Re: Mixing different LC_COLLATE and database encodings - Mailing list pgsql-general

From Martijn van Oosterhout
Subject Re: Mixing different LC_COLLATE and database encodings
Date
Msg-id 20060219124538.GA1323@svana.org
Whole thread Raw
In response to Re: Mixing different LC_COLLATE and database encodings  (Bill Moseley <moseley@hank.org>)
Responses Re: Mixing different LC_COLLATE and database encodings  (Greg Stark <gsstark@mit.edu>)
Re: Mixing different LC_COLLATE and database encodings  (Tatsuo Ishii <ishii@sraoss.co.jp>)
List pgsql-general
On Sat, Feb 18, 2006 at 08:16:07PM -0800, Bill Moseley wrote:
> Is the Holy Grail encoding and lc_collate settings per column?

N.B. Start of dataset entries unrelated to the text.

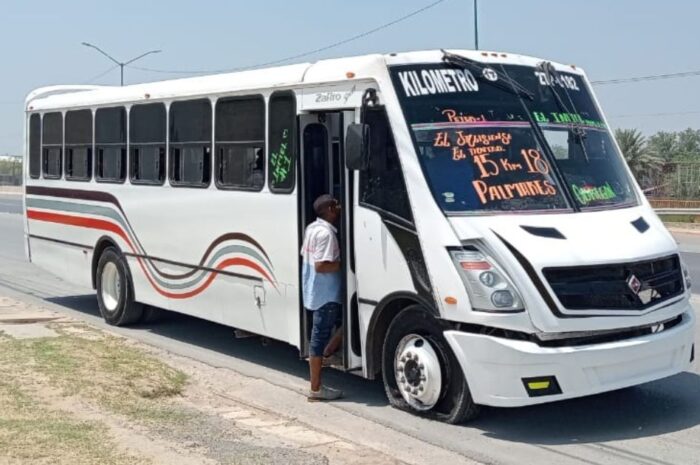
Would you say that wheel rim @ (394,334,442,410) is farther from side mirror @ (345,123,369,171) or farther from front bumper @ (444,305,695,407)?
side mirror @ (345,123,369,171)

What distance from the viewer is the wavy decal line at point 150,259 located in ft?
29.3

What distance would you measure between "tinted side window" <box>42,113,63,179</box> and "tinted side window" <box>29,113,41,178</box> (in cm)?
15

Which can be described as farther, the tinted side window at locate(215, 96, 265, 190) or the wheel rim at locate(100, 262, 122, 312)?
the wheel rim at locate(100, 262, 122, 312)

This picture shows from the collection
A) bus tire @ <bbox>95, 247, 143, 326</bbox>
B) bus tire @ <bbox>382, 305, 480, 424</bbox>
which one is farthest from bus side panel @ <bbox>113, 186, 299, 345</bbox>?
bus tire @ <bbox>382, 305, 480, 424</bbox>

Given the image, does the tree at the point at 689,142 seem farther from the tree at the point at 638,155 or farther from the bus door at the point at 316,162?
the bus door at the point at 316,162

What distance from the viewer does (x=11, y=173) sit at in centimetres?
8531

Well yes. I've been trying to create a system where you can handle
multiple collations in the same database. I posted the details to
-hackers and got part of the way, but it's a lot of work.

As for encodings, to be honest, I'm not sure whether it's a great idea
to support multiple encodings simultaneously. Things become a lot
easier if you know everything is the same encoding. If you set the
client_encoding automatically on startup it has pretty much the same
effect as having the server always use that encoding. It's just a bit
of time wasted in conversion, but the client doesn't need to care.

By way of example, see ICU which is an internationalisation library
we're considering to get consistant locale support over all platforms.
It supports one encoding, namely UTF-16. It has various functions to
convert other encodings to or from that, but internally it's all
UTF-16. So if we do use that, then all encodings (except native UTF-16)
will need to conversion all the time, so you don't buy anything by
having the server in some random encoding.

The problem ofcourse being that the SQL standard requires some encoding
support. No-one has really come up with a proposal for that yet. IMHO,
that's a parser issue more than anything else.

Have a nice day,
--
Martijn van Oosterhout   <kleptog@svana.org>   http://svana.org/kleptog/
> Patent. n. Genius is 5% inspiration and 95% perspiration. A patent is a
> tool for doing 5% of the work and then sitting around waiting for someone
> else to do the other 95% so you can sue them.